YOUR VOTE IS IMPORTANT

PLEASE VOTE YOUR PROXY TODAY

October 1, 2012

Dear Stockholder:

We have previously mailed to you proxy materials in connection with the Special Meeting of Stockholders of U.S. Home Systems, Inc. to be held on October 26, 2012. Your vote is important and your participation is requested at this important special meeting.

On August 6, 2012, the Company entered into an Agreement and Plan of Merger (as it may be amended from time to time, the “merger agreement”), with THD At-Home Services, Inc., a Delaware corporation (“Parent”), which is a direct, wholly-owned subsidiary of The Home Depot, Inc. (“The Home Depot”), and Umpire Acquisition Corp., a Delaware corporation and wholly-owned subsidiary of Parent (“Merger Sub”), providing for the merger (the “merger”) of Merger Sub with and into the Company with the Company being the surviving corporation. Following the merger, the Company will cease to be a publicly traded company and will be a wholly-owned subsidiary of Parent.

If the merger is completed, each share of common stock of the Company issued and outstanding immediately prior to the effective time of the merger, with certain exceptions set forth in the proxy statement, will be converted into the right to receive $12.50 in cash, without interest and less any applicable withholding taxes (the “merger consideration”).

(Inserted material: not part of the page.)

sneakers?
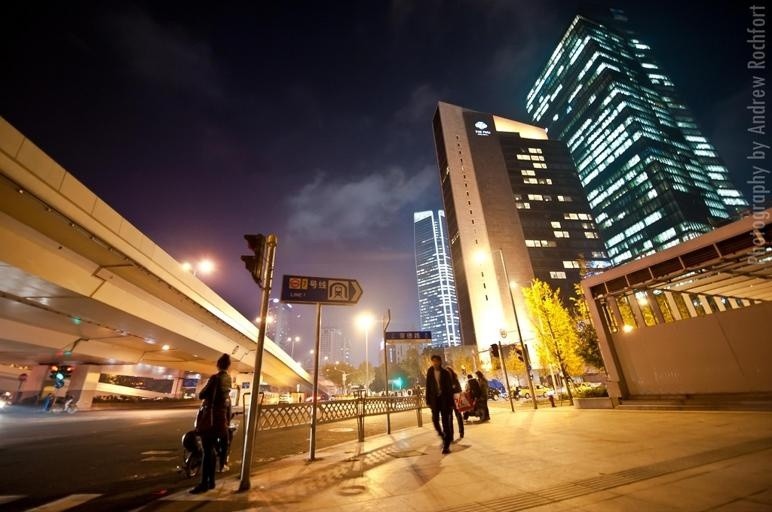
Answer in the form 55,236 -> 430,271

At the special meeting, stockholders are being asked to consider and vote on (a) a proposal to adopt the merger agreement, (b) a proposal to approve, on a nonbinding, advisory basis, the “golden parachute” compensation (as defined in the regulations of the Securities and Exchange Commission) that may be paid or become payable to the Company’s named executive officers in connection with the consummation of the merger, as described in the proxy statement, and (c) a proposal to approve the adjournment of the special meeting, if necessary, to solicit additional proxies if there are not sufficient votes at the time of the special meeting to approve the proposal to adopt the merger agreement.

After careful consideration, the board of directors of the Company has unanimously approved the merger agreement and the merger and declared the merger agreement and the merger to be advisable, fair to and in the best interests of the Company and its stockholders. The board of directors of the Company unanimously recommends that all stockholders vote “FOR” the approval of the proposal to adopt the merger agreement, “FOR” the approval, on a nonbinding, advisory basis, of the proposal regarding “golden parachute” compensation that may be paid or become payable to the Company’s named executive officers in connection with the consummation of the merger and “FOR” the approval of the proposal to adjourn the special meeting, if necessary, to solicit additional proxies.


Your vote is very important. Please vote by telephone, via the Internet or please sign, date and return the enclosed proxy card or voting instruction form in the postage-paid return envelope provided to you.

On behalf of your board of directors, thank you for your cooperation and continued support.

 

Sincerely,
/s/ Murray H. Gross
Murray H. Gross
Chairman of the Board, President
and Chief Executive Officer

You may use one of the following simple methods to promptly provide your voting instructions:

 

  1. Vote by Internet: Go to the website listed on your proxy card or voting instruction form. Have your control number listed on the proxy card or voting instruction form ready and follow the online instructions.

 

  2. Vote by Telephone: Call the toll-free number listed on your proxy card or voting instruction form. Have your control number listed on the proxy card or voting instruction form ready and follow the simple instructions.